Steps to fine-tune pre-trained image recognition model for domain-specific applications

This workflow outlines a process for fine-tuning a pre-trained image recognition model to enhance its ability to recognize specific object categories that are underrepresented or entirely absent in its original training dataset. The primary goal is to create a lightweight machine learning (ML) model capable of annotating images using terms from domain-specific controlled vocabularies. This facilitates more accurate and consistent image annotation in specialized contexts.

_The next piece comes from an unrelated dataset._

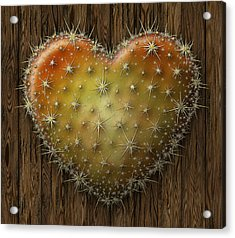 Cactus Heart Acrylic Print by James Larkin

The workflow serves the dual purpose of improving the model's performance on domain-specific data and streamlining the image annotation process. By iteratively combining manual annotation, automated annotation using the fine-tuned model, and model re-training, the workflow supports efficient creation of high-quality annotations, even for large and complex datasets.

Key methods implemented include:

  • Data preparation and harmonization, division into training and testing datasets.
  • Fine-tuning: Re-training a pre-trained ML model on the manually annotated dataset.
  • Automated annotation: Using the fine-tuned model to annotate unlabeled images.
  • Verification and iteration: Refining the model by verifying and correcting its outputs, followed by additional training rounds.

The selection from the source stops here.